Tercer punto a favor de la película, una cuidadísima ambientación. Desde la ya mencionada banda sonora de Zimmer hasta el escenario de la película. Es maravilloso y muy adecuado ver a Holmes desenvolverse en un Londres que está abrazando la modernidad enfrentado a un enemigo de base sobrenatural. Y cuarto punto a favor, que es la mar de entretenida. En sus escenas de acción (admirable el clasicismo que tiene el clímax final) y en sus escenas de diálogo (ácidos en muchas casos, divertidos en otros y con momentos incluso para un sentimentalismo que Holmes no tiene). Y en ese final abierto que lo que nos dice es que estamos ante un personaje inmortal que tiene la capacidad de aparecer en muchas películas y de mil maneras diferentes. Sherlock Holmes, el mejor detective del mundo, volverá. Tiene que volver porque ya se le está esperando. En su mundo y desde el patio de butacas.

miércoles, abril 23, 2008

'Closer': cuatro motivos para disfrutar de una película que no me genera empatía

Casi siempre que me pongo a ver una película cifro sus posibilidades de éxito conmigo en la empatía que puedan generarme los personajes. Cuanto más me interesan las vidas ajenas que veo, por distintas y distantes que sean a la mía, más disfrutaré con la película. Con Closer no me sucede nada parecido. Con ninguno de los cuatro personajes principales siento empatía alguna. Más bien siento una cierta antipatía. No siento la vida como ellos, no afronto las relaciones personales como ninguno de ellos. No sé ponerme en su piel. Pero me encanta la película. ¿Cómo puede ser eso posible? Hay cuatro razones que hacen que disfrute viendo las desventuras amorosas de estos cuatro personajes incomprensibles desde mi visión del mundo.

La primera razón es un reparto de lujo. Jude Law, Clive Owen, Natalie Portman y Julia Roberts. Ellos cuatro sostienen sin ayuda de más personajes secundarios los 100 minutos de película. De Jude Law admiro su capacidad para meterse en la piel de personajes tan diversos; puede ser un tipo duro o frágil, poderoso o débil, racional o pasional. De Clive Owen destaco su sobriedad; le toca un tipo duro y lo sostiene admirablemente, adaptándose a cada conversación con los distintos personajes con una facilidad asombrosa. De Natalie Portman lo admiro todo; hay pocas actrices que lloren tan bien o que sonrían tan bien en una pantalla, es una actriz inmensa, a la que adoro desde que era una niña (una Beautiful girl, en realidad). De Julia Roberts destacaría que, sin ser santo de mi devoción, no lastra la película; y eso es mucho decir.

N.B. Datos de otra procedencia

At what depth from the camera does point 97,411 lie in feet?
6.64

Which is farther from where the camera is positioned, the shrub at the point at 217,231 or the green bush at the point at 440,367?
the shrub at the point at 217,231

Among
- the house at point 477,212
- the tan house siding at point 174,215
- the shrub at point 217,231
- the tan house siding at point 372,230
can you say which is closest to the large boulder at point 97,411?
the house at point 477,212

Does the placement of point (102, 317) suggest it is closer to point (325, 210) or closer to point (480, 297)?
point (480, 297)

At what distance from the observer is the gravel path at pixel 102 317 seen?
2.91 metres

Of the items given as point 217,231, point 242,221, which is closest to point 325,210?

La segunda razón es un guión sencillamente maravilloso. Es una película de diálogos. Ingeniosos, duros, ácidos, banales o trascendentes. Da igual. Hay de todo en esta película. Desde la delirante y divertidísima conversación a través del chat entre los dos personajes masculinos hasta las más tiernas conversaciones de enamorados, pasando por los durísimos cruces de palabras en los momentos de la ruptura. La conjunción de tonos tan diversos es un truco de magia. Tantas sentencias admirables contiene esta película, que es imposible destacar una sola frase de esta historia de extraños que jamás llegan a conocerse.

La tercera razón es el montaje y el uso de la elipsis. Vemos nada menos que cinco años en la vida de estos cuatro personajes. Los saltos en el tiempo son los más naturales, precisos y adecuados que he visto en mucho tiempo. La información que recibimos es la necesaria, la que es imprescindible conocer para seguir el ritmo de la historia. Lo que no sabemos lo iremos descubriendo en base al avance del guión y con acertadísimos flashbacks. Un auténtico lujo que debemos a Mike Nichols, director veterano pero al todavía que le queda mucha fuerza narrativa y cinematográfica que enseñar.

Y la cuarta razón es uno de los mejores comienzos que ha deparado el cine moderno. Es imposible ver los dos primeros minutos y medio (¿a quién no le ha sucedido algo similar, que se le vaya la mirada con una persona desconocida que vemos por la calle y a la que en ese momento sabemos que nunca jamás volveremos a ver?), los que enseña el vídeo colgado aquí abajo, y no sentir curiosidad por saber qué pasa de ahí en adelante. El resto está a la altura. Una pequeña joya moderna.